- [TASK GOAL] Write out the listing in full, matching it word for word.

- [PROVIDED DATA]

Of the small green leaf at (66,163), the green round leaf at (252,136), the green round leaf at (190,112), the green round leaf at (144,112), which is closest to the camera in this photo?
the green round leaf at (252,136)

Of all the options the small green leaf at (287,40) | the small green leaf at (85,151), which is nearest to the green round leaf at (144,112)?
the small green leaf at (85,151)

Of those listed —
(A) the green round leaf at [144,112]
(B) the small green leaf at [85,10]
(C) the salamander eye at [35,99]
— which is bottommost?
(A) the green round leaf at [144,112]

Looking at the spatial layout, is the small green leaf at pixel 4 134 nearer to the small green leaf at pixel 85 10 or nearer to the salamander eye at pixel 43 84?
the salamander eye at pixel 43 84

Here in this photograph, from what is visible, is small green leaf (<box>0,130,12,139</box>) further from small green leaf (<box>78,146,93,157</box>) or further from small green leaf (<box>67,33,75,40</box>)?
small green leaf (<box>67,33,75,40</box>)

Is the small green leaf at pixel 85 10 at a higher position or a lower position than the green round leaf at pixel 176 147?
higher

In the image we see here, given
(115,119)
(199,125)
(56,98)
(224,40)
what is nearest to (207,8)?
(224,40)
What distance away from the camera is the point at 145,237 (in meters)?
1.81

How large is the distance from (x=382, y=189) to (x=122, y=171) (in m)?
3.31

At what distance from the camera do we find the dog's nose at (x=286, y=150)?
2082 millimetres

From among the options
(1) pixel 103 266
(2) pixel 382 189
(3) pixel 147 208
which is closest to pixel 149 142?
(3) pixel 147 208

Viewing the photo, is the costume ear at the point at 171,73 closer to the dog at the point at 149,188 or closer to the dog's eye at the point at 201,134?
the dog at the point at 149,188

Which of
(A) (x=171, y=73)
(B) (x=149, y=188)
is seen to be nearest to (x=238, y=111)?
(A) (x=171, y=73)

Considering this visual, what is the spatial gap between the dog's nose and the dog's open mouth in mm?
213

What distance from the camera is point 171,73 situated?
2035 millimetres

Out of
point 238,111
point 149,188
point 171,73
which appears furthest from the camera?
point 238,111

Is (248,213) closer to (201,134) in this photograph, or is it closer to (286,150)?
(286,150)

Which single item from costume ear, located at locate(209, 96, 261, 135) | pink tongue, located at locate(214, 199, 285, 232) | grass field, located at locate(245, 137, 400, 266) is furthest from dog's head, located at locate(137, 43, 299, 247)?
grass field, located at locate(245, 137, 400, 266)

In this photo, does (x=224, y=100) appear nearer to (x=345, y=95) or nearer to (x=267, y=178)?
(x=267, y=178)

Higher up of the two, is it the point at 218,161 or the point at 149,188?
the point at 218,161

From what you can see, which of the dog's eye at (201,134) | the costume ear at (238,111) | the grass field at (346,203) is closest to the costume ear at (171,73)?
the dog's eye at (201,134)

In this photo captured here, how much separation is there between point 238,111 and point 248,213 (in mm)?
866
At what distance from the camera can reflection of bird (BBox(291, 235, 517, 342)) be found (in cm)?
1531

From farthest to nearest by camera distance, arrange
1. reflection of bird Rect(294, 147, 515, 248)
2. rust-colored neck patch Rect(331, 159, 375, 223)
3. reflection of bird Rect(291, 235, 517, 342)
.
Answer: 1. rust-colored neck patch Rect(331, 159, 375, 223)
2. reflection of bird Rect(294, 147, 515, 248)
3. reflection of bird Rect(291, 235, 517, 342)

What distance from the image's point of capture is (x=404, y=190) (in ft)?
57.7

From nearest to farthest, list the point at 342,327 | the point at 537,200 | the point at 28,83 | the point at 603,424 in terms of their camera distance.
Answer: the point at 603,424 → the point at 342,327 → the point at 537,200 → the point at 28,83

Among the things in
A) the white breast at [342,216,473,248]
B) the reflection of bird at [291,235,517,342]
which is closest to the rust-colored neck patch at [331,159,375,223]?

- [FINISHED ANSWER]
Of the small green leaf at (66,163), the green round leaf at (252,136), the green round leaf at (190,112), the green round leaf at (144,112), which is closest to the camera in this photo?
the green round leaf at (252,136)

Of all the options the small green leaf at (287,40) | the small green leaf at (85,151), which is nearest to the green round leaf at (144,112)?
the small green leaf at (85,151)

Of those listed —
(A) the green round leaf at [144,112]
(B) the small green leaf at [85,10]
(C) the salamander eye at [35,99]
— which is bottommost?
(A) the green round leaf at [144,112]

Looking at the spatial layout, is the small green leaf at pixel 4 134 nearer to the small green leaf at pixel 85 10 or nearer to the salamander eye at pixel 43 84?
the salamander eye at pixel 43 84

Here in this photograph, from what is visible, is small green leaf (<box>0,130,12,139</box>) further from small green leaf (<box>78,146,93,157</box>) or further from small green leaf (<box>67,33,75,40</box>)?
small green leaf (<box>67,33,75,40</box>)

Is the small green leaf at pixel 85 10 at a higher position or a lower position than the green round leaf at pixel 176 147?
higher

In the image we see here, given
(115,119)
(199,125)
(56,98)
(224,40)
what is nearest to (207,8)?
(224,40)
What distance away from the camera is the point at 145,237 (in meters)?
1.81

How large is the distance from (x=382, y=189) to (x=122, y=171) (in m)?
3.31

At what distance from the camera do we find the dog's nose at (x=286, y=150)?
2082 millimetres

From among the options
(1) pixel 103 266
(2) pixel 382 189
(3) pixel 147 208
which is closest to pixel 149 142?
(3) pixel 147 208

Viewing the photo, is the costume ear at the point at 171,73 closer to the dog at the point at 149,188 or closer to the dog's eye at the point at 201,134?
the dog at the point at 149,188

Which of
(A) (x=171, y=73)
(B) (x=149, y=188)
is seen to be nearest to (x=238, y=111)?
(A) (x=171, y=73)

Considering this visual, what is the spatial gap between the dog's nose and the dog's open mouth in mm?
213

What distance from the camera is point 171,73 situated?
2035 millimetres

Out of
point 238,111
point 149,188
point 171,73
which appears furthest from the camera?
point 238,111

Is (248,213) closer to (201,134) in this photograph, or is it closer to (286,150)?
(286,150)

Which single item from costume ear, located at locate(209, 96, 261, 135) | pink tongue, located at locate(214, 199, 285, 232) | grass field, located at locate(245, 137, 400, 266) is furthest from dog's head, located at locate(137, 43, 299, 247)?
grass field, located at locate(245, 137, 400, 266)

In this photo, does (x=224, y=100) appear nearer to (x=345, y=95) or nearer to (x=267, y=178)?
(x=267, y=178)

Higher up of the two, is it the point at 218,161 or the point at 149,188?
the point at 218,161

From what you can see, which of the dog's eye at (201,134) | the costume ear at (238,111) | the grass field at (346,203) is closest to the costume ear at (171,73)?
the dog's eye at (201,134)

In this photo captured here, how much separation is there between point 238,111 and point 248,213 (in mm)?
866
At what distance from the camera can reflection of bird (BBox(291, 235, 517, 342)) be found (in cm)?
1531

From farthest to nearest by camera distance, arrange
1. reflection of bird Rect(294, 147, 515, 248)
2. rust-colored neck patch Rect(331, 159, 375, 223)
3. reflection of bird Rect(291, 235, 517, 342)
.
Answer: 1. rust-colored neck patch Rect(331, 159, 375, 223)
2. reflection of bird Rect(294, 147, 515, 248)
3. reflection of bird Rect(291, 235, 517, 342)

What distance from the image's point of capture is (x=404, y=190) (in ft)?
57.7

From nearest to farthest, list the point at 342,327 | the point at 537,200 | the point at 28,83 | the point at 603,424 in terms of their camera distance.
Answer: the point at 603,424 → the point at 342,327 → the point at 537,200 → the point at 28,83

Among the things in
A) the white breast at [342,216,473,248]
B) the reflection of bird at [291,235,517,342]
which is closest to the rust-colored neck patch at [331,159,375,223]?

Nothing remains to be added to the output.